我不确定这是否与时间有关,或者与已创建的作业或 pod 的数量有关。最近的事件发生在创建了 32 个 Pod 和 20 个工作岗位之后。
如果我使用以下命令删除 kube-dns pod:
kubectl delete pod --namespace kube-system kube-dns-<pod_id>
创建了一个新的 kube-dns pod,一切恢复正常(DNS 适用于所有新旧容器)。
我有一个主节点和两个工作节点。它们都是 CentOS 7 机器。
要设置集群,在主服务器上,我运行:
systemctl start etcd
etcdctl mkdir /kube-centos/network
etcdctl mk /kube-centos/network/config "{ "Network": "172.30.0.0/16", "SubnetLen": 24, "Backend": { "Type": "vxlan" } }"
systemctl disable etcd && systemctl stop etcd
systemctl enable docker && systemctl start docker
systemctl enable kubelet && systemctl start kubelet
kubeadm init --kubernetes-version v1.10.0 --apiserver-advertise-address=$(hostname) --ignore-preflight-errors=DirAvailable--var-lib-etcd
kubectl apply -f "https://cloud.weave.works/k8s/net?k8s-version=1.10&env.WEAVE_NO_FASTDP=1&env.CHECKPOINT_DISABLE=1"

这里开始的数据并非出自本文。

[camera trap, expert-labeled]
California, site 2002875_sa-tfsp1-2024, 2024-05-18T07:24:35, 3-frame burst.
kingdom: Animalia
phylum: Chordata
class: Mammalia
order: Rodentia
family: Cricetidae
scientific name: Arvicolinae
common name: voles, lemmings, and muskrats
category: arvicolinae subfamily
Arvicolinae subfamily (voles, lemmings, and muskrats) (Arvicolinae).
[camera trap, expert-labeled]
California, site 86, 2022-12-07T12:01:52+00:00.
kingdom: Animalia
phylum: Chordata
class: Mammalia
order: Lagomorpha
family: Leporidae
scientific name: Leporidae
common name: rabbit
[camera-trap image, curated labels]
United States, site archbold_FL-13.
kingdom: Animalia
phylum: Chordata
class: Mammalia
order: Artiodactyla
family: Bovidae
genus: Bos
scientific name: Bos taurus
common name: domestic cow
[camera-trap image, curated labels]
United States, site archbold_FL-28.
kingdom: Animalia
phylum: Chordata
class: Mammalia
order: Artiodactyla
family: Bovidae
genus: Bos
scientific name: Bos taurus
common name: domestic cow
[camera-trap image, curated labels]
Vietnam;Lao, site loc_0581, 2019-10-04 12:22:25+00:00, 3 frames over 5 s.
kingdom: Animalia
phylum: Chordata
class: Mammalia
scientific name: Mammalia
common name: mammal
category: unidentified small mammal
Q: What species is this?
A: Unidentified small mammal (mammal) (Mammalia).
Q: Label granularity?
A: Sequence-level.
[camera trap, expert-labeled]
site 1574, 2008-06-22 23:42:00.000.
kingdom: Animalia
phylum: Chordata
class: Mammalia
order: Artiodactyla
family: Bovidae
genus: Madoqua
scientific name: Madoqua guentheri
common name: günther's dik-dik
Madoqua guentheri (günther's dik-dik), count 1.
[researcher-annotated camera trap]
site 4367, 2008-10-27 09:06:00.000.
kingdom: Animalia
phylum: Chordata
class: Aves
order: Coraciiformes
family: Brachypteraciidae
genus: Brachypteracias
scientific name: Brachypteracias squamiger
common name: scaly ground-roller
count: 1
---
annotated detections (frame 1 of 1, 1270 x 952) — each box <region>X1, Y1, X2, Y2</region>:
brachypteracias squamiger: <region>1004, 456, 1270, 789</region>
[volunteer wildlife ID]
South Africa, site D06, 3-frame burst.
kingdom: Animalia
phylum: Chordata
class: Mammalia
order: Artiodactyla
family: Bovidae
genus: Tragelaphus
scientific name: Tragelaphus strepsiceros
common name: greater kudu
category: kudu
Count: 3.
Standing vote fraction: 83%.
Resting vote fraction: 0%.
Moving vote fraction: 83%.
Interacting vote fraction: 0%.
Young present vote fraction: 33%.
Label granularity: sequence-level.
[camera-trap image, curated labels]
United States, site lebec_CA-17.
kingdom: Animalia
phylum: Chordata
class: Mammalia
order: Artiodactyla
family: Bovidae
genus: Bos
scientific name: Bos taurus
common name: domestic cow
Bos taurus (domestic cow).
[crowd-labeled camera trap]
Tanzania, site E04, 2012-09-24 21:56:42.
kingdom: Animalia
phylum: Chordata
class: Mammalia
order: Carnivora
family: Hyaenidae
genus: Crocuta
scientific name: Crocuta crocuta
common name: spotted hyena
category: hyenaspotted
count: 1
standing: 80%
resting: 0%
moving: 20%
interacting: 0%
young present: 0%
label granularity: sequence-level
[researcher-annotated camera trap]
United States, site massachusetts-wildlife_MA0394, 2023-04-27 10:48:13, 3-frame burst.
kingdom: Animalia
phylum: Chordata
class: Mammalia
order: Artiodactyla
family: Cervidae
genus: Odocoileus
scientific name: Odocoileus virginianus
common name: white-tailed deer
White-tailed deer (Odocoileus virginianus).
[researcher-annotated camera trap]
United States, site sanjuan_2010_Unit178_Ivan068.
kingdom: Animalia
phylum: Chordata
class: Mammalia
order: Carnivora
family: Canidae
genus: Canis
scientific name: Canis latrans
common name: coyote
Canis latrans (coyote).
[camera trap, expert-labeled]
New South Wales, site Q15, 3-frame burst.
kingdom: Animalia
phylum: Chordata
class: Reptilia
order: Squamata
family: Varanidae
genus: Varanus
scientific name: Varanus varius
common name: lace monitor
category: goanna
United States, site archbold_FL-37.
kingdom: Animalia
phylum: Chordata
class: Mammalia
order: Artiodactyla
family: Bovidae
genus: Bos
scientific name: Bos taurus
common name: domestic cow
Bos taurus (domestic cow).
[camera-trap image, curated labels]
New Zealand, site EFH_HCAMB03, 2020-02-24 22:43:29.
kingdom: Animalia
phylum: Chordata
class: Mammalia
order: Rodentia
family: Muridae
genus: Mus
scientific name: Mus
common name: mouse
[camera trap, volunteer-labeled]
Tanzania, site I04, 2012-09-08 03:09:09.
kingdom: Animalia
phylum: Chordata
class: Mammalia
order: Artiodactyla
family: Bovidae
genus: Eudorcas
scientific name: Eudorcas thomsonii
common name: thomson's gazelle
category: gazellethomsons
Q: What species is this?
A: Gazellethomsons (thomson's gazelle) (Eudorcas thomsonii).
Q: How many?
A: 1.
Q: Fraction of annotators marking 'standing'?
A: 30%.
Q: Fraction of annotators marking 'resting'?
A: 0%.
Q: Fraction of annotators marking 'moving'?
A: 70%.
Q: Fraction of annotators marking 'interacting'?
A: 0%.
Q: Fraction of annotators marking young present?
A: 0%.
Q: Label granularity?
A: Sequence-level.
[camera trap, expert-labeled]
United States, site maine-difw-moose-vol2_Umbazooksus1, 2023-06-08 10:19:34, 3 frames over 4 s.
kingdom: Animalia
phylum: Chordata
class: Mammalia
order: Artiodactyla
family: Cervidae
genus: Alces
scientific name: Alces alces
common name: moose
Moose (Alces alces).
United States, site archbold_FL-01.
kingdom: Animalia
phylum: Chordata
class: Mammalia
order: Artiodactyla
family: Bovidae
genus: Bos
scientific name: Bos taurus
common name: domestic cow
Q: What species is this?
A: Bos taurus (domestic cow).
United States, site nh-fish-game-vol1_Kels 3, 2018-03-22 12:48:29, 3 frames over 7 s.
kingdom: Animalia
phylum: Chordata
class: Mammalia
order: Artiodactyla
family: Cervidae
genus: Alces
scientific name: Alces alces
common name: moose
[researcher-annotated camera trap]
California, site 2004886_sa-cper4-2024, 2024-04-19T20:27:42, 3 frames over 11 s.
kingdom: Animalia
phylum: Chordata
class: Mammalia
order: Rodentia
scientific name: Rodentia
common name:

kubectl --kubeconfig=/etc/kubernetes/admin.conf proxy -p 80 --accept-hosts='.*' --address=<master_ip> &
在这两个工人身上,我运行:
kubeadm join --token <K8S_MASTER_HOST>:6443 --discovery-token-ca-cert-hash sha256: --ignore-preflight-errors cri
这是我运行的一些 shell 命令+输出,它们可能很有用:
在故障开始发生之前,这是一个在其中一个工作人员上运行的容器:
bash-4.4# env
PACKAGES= dumb-init musl libc6-compat linux-headers build-base bash git ca-certificates python3 python3-dev
HOSTNAME=network-test
KUBERNETES_PORT_443_TCP_PROTO=tcp
KUBERNETES_PORT_443_TCP_ADDR=10.96.0.1
KUBERNETES_PORT=tcp://10.96.0.1:443
PWD=/
HOME=/root
KUBERNETES_SERVICE_PORT_HTTPS=443
KUBERNETES_PORT_443_TCP_PORT=443
ALPINE_VERSION=3.7
KUBERNETES_PORT_443_TCP=tcp://10.96.0.1:443
TERM=xterm
SHLVL=1
KUBERNETES_SERVICE_PORT=443
PATH=/usr/local/sbin:/usr/local/bin:/usr/sbin:/usr/bin:/sbin:/bin
KUBERNETES_SERVICE_HOST=10.96.0.1
_=/usr/bin/env
bash-4.4# ifconfig
eth0 Link encap:Ethernet HWaddr 8A:DD:6E:E8:C4:E3
inet addr:10.44.0.1 Bcast:10.47.255.255 Mask:255.240.0.0
UP BROADCAST RUNNING MULTICAST MTU:65535 Metric:1
RX packets:1 errors:0 dropped:0 overruns:0 frame:0
TX packets:1 errors:0 dropped:0 overruns:0 carrier:0
collisions:0 txqueuelen:0
RX bytes:42 (42.0 B) TX bytes:42 (42.0 B)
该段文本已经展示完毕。